Dari Ummu Hani radhiyallahu ‘anha, Nabi shallallahu ‘alaihi wa sallam bersabda padanya,

اتَّخِذِى غَنَمًا فَإِنَّ فِيهَا بَرَكَةً

“Peliharalah kambing karena kambing itu penuh berkah.” (HR. Ibnu Majah, no. 2304. Al-Hafizh Abu Thahir mengatakan bahwa sanad hadits ini shahih.)

Dari ‘Urwah Al-Bariqi radhiyallahu ‘anhu, Nabi shallallahu ‘alaihi wa sallam bersabda,

الْإِبِلُ عِزٌّ لِأَهْلِهَا وَالْغَنَمُ بَرَكَةٌ وَالْخَيْرُ مَعْقُودٌ فِي نَوَاصِي الْخَيْلِ إِلَى يَوْمِ الْقِيَامَةِ

Unta adalah suatu kebanggaan bagi pemiliknya, kambing (di dalamnya) ada barakah, dan kebaikan itu terikat pada jambul kuda hingga hari kiamat.” (HR. Bukhari, no. 2805; Muslim, no. 1873)

Dari Ibnu ‘Umar radhiyallahu ‘anhuma, ia berkata bahwa Rasulullah shallallahu ‘alaihi wa sallam bersabda,

الشَّاةُ مِنْ دَوَابِّ الْجَنَّةِ

Kambing itu hewan yang ada di surga.” (HR. Ibnu Majah, no. 2306. Al-Hafizh Abu Thahir mengatakan bahwa sanad hadits ini dha’if jiddan, begitu pula Syaikh Al-Albani dalam Silsilah Al-Ahadits Adh-Dha’ifah, no. 3752, 8:227-228.)

Ibnu Majah membawakan hadits-hadits di atas dalam Bab “Memelihara hewan gembalaan”.

Kaitan Wudhu, Shalat dan Kotoran Kambing

Dari Al-Bara’ bin ‘Azib radhiyallahu ‘anhu, ia berkata,

سُئِلَ رَسُولُ اللَّهِ -صلى الله عليه وسلم- عَنِ الْوُضُوءِ مِنْ لُحُومِ الإِبِلِ فَقَالَ « تَوَضَّئُوا مِنْهَا ». وَسُئِلَ عَنْ لُحُومِ الْغَنَمِ فَقَالَ « لاَ تَتَوَضَّئُوا مِنْهَا ». وَسُئِلَ عَنِ الصَّلاَةِ فِى مَبَارِكِ الإِبِلِ فَقَالَ « لاَ تُصَلُّوا فِى مَبَارِكِ الإِبِلِ فَإِنَّهَا مِنَ الشَّيَاطِينِ ». وَسُئِلَ عَنِ الصَّلاَةِ فِى مَرَابِضِ الْغَنَمِ فَقَالَ « صَلُّوا فِيهَا فَإِنَّهَا بَرَكَةٌ »

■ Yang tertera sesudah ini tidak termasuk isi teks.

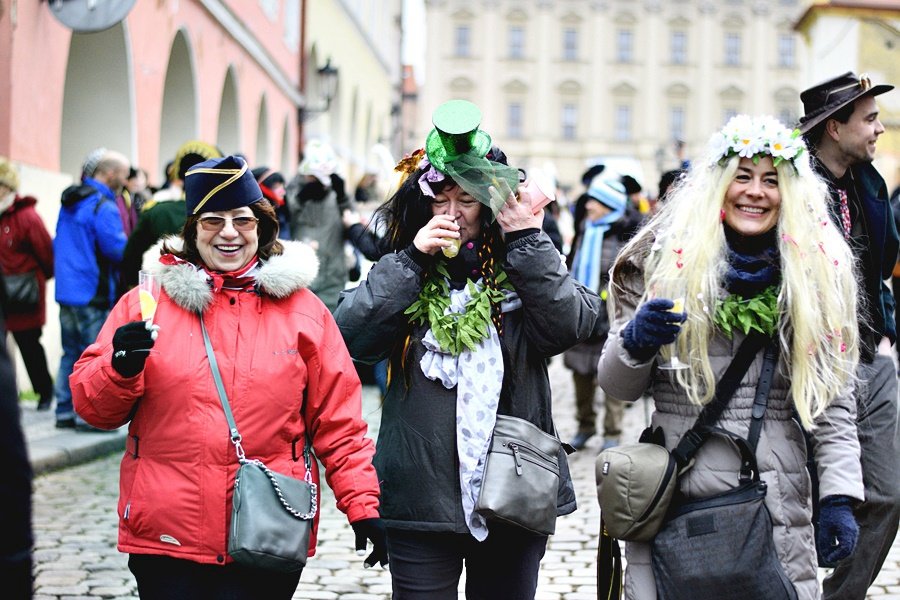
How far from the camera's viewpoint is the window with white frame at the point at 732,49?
76875mm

“Rasulullah shallallahu ‘alaihi wa sallam ditanya mengenai wudhu karena memakan daging unta, beliau menjawab, ‘Berwudhulah karena memakan daging unta.’ Beliau ditanya mengenai berwudhu karena memakan daging kambing, beliau menjawab, ‘Tidak perlu berwudhu karena memakan daging kambing.’ Beliau ditanya tentang shalat di tempat menderumnya unta, beliau menjawab, ‘Jangan shalat di tempat menderumnya unta karena unta biasa memberikan was-was seperti setan.’ Beliau ditanya tentang shalat di kandang unta, ‘Silakan shalat di kandang kambing, di sana mendatangkan keberkahan (ketenangan).’” (HR. Abu Daud, no. 184; Tirmidzi, no. 81; Ahmad, 4:288. Al-Hafizh Abu Thahir mengatakan bahwa hadits ini shahih)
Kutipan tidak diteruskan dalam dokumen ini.